>> start DATA TO PROCESS

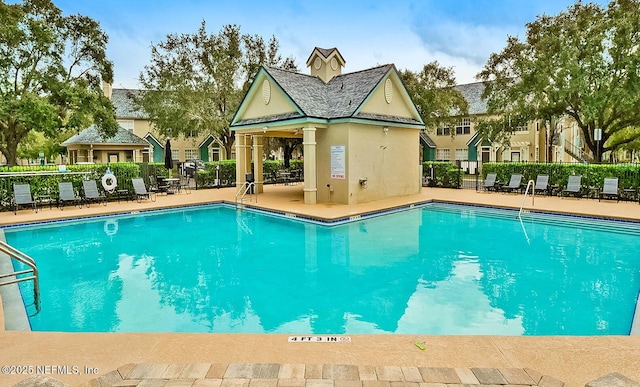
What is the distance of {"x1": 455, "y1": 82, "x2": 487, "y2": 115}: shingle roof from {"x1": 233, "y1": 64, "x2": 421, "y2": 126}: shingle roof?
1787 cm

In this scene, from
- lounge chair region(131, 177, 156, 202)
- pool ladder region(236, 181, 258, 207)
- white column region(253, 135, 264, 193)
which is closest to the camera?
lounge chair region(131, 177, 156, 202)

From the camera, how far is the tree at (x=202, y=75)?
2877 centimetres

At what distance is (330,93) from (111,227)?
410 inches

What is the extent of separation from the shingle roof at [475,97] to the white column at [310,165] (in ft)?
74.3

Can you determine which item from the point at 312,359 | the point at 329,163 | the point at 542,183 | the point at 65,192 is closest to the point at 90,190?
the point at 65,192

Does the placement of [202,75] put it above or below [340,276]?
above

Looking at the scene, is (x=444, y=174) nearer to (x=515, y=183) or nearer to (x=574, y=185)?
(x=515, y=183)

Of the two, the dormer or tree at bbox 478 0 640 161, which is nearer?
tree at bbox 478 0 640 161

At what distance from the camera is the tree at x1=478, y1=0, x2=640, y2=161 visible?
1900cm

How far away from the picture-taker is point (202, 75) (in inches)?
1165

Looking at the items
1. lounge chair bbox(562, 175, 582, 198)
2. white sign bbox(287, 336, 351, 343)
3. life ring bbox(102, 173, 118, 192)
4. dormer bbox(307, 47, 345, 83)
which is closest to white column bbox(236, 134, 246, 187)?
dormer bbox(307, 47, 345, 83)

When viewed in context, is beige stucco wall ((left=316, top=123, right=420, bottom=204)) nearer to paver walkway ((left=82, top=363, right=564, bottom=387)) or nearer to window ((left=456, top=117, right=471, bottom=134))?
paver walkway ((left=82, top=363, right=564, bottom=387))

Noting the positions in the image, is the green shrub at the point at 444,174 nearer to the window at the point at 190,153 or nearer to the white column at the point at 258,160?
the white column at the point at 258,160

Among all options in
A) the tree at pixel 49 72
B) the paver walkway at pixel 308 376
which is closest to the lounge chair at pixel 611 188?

>> end DATA TO PROCESS
>> start DATA TO PROCESS

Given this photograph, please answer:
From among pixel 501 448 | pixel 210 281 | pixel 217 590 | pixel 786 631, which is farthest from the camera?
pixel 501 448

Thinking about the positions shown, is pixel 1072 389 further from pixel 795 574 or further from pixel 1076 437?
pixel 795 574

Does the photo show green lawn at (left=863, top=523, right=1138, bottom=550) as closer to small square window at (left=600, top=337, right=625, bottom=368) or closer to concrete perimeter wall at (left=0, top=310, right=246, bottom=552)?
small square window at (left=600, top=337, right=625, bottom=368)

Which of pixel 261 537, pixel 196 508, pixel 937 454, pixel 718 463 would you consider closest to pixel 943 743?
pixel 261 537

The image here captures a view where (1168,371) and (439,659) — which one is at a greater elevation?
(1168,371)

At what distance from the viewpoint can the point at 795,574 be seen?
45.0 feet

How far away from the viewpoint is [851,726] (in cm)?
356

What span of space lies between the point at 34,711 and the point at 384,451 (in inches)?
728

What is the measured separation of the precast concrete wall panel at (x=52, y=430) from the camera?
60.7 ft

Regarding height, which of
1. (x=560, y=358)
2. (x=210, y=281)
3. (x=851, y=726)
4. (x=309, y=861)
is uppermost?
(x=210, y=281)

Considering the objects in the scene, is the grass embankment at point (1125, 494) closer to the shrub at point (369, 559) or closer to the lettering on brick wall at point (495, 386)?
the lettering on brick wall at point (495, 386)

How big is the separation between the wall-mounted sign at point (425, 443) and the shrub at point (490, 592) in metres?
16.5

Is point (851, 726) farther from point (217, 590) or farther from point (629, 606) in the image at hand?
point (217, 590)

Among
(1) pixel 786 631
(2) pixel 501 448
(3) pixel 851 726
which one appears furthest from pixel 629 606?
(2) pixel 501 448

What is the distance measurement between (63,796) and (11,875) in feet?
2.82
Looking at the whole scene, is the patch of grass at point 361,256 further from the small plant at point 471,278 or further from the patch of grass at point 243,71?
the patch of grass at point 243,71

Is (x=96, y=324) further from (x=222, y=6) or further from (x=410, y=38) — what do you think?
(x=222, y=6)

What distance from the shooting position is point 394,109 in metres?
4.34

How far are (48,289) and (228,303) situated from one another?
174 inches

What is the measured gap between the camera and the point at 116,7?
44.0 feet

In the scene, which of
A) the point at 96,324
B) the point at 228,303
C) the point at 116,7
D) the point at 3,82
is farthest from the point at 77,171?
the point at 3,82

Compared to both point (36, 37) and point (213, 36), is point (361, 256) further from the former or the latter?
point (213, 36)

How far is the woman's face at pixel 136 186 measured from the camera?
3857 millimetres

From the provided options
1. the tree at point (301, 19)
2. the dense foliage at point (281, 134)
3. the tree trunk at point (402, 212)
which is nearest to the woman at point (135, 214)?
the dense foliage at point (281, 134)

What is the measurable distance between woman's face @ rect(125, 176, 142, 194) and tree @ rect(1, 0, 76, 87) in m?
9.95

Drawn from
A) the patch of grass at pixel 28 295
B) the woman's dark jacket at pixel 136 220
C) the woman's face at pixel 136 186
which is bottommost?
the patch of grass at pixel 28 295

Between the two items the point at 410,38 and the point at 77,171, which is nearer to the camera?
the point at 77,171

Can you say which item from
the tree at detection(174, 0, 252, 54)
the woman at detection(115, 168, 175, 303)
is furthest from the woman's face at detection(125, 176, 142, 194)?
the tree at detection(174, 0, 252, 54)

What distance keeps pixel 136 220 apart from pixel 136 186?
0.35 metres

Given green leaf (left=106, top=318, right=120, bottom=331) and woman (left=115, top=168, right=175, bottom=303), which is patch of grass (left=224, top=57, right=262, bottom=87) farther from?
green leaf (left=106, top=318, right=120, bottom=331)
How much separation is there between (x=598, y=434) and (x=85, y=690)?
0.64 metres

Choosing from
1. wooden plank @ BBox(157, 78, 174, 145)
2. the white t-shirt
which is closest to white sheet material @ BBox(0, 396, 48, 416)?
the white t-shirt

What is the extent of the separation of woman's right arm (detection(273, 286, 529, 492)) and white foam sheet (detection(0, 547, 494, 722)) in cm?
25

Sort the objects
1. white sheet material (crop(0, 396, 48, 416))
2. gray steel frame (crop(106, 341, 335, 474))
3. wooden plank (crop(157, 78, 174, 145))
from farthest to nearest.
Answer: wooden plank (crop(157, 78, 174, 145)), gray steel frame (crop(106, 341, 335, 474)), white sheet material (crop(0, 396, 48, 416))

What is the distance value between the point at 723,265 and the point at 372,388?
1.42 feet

>> end DATA TO PROCESS
>> start DATA TO PROCESS

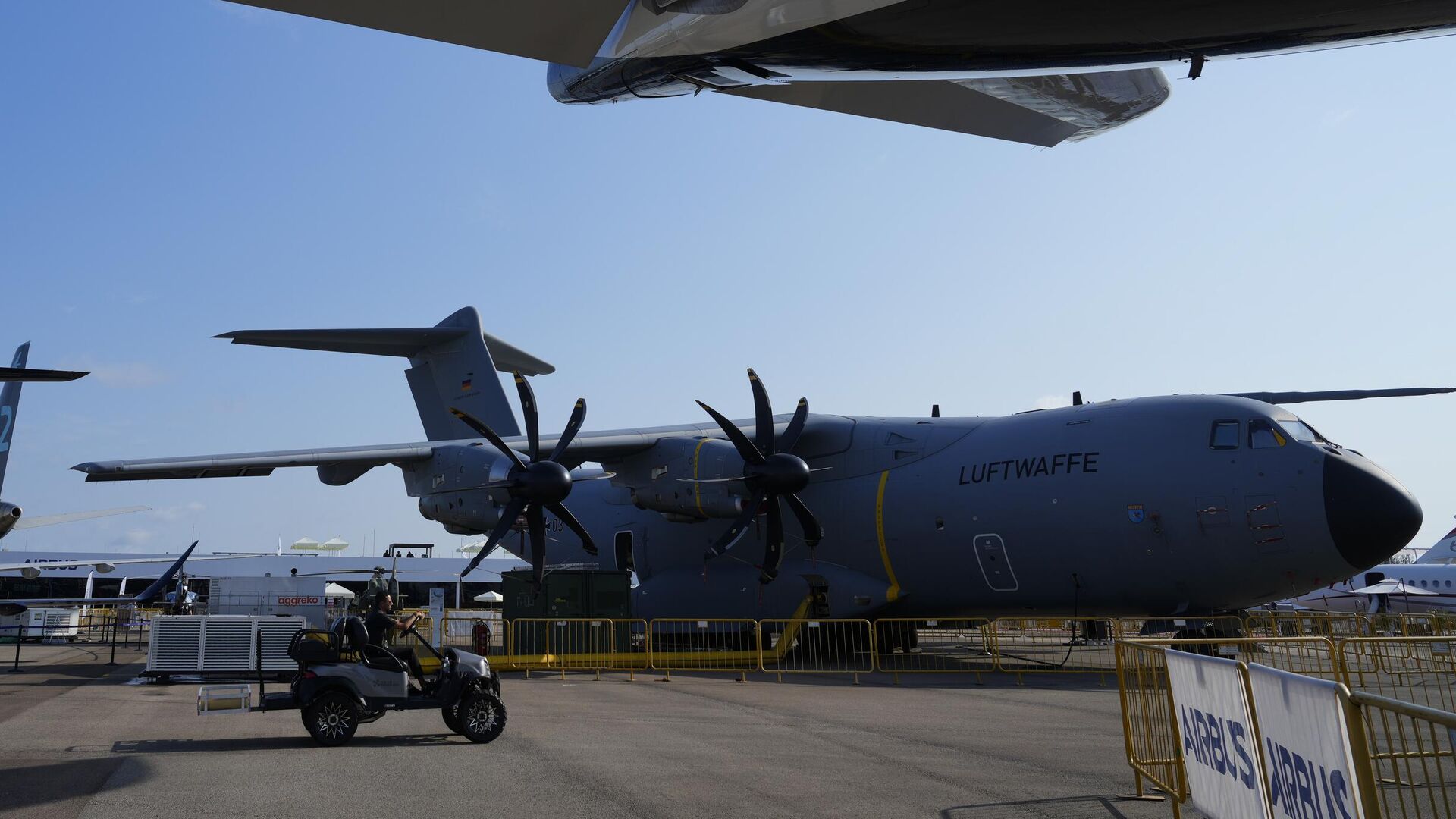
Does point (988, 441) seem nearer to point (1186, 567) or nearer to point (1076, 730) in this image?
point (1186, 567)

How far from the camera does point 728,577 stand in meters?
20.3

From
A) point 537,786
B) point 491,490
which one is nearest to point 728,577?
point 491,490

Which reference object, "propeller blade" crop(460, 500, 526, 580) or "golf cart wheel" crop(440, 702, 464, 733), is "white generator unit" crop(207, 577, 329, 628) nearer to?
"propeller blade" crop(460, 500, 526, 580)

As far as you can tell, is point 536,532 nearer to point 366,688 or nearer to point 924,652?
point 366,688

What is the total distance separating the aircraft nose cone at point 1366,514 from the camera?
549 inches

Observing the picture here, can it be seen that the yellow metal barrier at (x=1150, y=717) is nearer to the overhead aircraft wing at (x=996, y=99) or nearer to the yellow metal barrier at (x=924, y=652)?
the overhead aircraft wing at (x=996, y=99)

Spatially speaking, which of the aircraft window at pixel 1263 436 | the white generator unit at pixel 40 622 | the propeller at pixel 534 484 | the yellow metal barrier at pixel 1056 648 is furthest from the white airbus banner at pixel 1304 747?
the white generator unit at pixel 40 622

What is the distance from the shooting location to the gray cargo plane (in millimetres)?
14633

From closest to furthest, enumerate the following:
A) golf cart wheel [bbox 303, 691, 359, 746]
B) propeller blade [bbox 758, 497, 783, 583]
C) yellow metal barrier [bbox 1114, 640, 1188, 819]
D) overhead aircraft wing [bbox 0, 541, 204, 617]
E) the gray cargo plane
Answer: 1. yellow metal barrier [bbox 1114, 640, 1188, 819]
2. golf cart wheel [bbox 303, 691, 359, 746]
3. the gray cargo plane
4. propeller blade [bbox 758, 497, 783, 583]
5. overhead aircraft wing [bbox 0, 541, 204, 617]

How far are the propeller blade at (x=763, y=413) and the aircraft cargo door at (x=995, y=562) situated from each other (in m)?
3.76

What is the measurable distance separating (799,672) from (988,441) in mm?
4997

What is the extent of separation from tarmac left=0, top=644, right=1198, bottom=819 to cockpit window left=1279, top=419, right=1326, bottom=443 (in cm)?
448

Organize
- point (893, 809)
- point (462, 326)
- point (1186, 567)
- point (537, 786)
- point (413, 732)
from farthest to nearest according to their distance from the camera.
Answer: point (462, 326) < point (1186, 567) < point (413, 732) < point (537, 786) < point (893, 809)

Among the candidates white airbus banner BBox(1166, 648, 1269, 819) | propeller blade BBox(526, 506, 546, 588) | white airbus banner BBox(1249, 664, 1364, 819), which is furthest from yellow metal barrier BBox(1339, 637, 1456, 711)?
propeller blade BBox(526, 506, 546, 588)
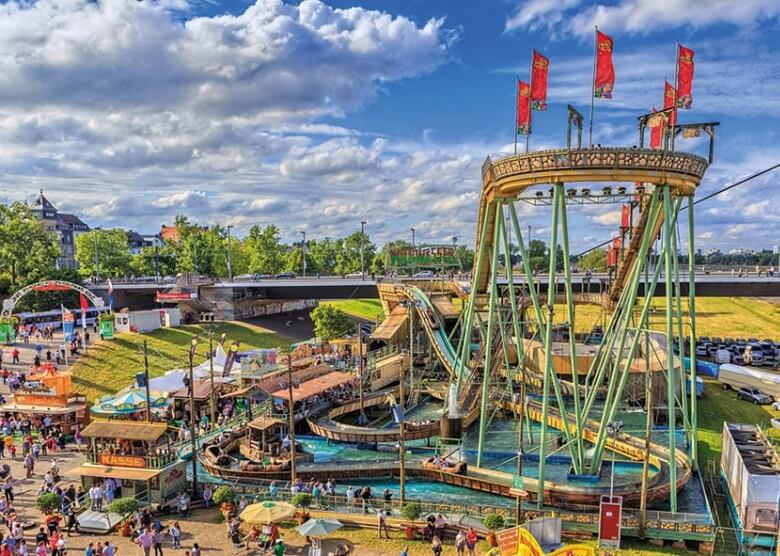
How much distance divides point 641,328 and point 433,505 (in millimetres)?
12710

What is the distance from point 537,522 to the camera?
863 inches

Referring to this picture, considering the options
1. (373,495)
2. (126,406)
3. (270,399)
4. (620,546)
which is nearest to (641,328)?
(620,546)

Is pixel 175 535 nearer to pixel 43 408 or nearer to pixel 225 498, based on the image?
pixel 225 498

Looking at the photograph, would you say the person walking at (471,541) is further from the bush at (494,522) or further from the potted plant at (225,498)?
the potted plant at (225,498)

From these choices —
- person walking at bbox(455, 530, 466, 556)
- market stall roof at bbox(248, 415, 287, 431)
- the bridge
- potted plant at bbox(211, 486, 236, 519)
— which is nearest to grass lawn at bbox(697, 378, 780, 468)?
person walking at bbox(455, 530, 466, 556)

>> end DATA TO PROCESS

▸ **WORK TO DO**
Turn the part of the material that opens with the line containing "What is the measurable distance between" and closes with the line containing "Answer: wooden plank" into a numbered list with one line per item, skipping blank lines.

▸ **TASK OUTPUT**
1. What is the measurable distance between woman's face @ rect(125, 176, 142, 194) and tree @ rect(1, 0, 76, 87) in m?
2. 9.95
3. Drawn from
4. A) the patch of grass at pixel 28 295
5. B) the woman's dark jacket at pixel 136 220
6. C) the woman's face at pixel 136 186
7. which is bottommost?
8. the patch of grass at pixel 28 295
9. Between the two items the point at 410,38 and the point at 77,171, which is nearer to the camera?
10. the point at 77,171
11. Can you say which item from
12. the tree at detection(174, 0, 252, 54)
13. the woman at detection(115, 168, 175, 303)
14. is furthest from the woman's face at detection(125, 176, 142, 194)?
15. the tree at detection(174, 0, 252, 54)
16. What distance keeps pixel 136 220 apart from pixel 136 186?
17. 0.35 metres
18. Given green leaf (left=106, top=318, right=120, bottom=331) and woman (left=115, top=168, right=175, bottom=303), which is patch of grass (left=224, top=57, right=262, bottom=87) farther from?
19. green leaf (left=106, top=318, right=120, bottom=331)
20. How much separation is there between (x=598, y=434) and (x=85, y=690)?
21. 0.64 metres
22. Choosing from
23. 1. wooden plank @ BBox(157, 78, 174, 145)
24. 2. the white t-shirt
25. which is closest to white sheet material @ BBox(0, 396, 48, 416)?
26. the white t-shirt
27. What is the extent of the separation of woman's right arm (detection(273, 286, 529, 492)) and white foam sheet (detection(0, 547, 494, 722)) in cm?
28. 25
29. Sort the objects
30. 1. white sheet material (crop(0, 396, 48, 416))
31. 2. gray steel frame (crop(106, 341, 335, 474))
32. 3. wooden plank (crop(157, 78, 174, 145))
33. from farthest to nearest.
34. Answer: wooden plank (crop(157, 78, 174, 145)), gray steel frame (crop(106, 341, 335, 474)), white sheet material (crop(0, 396, 48, 416))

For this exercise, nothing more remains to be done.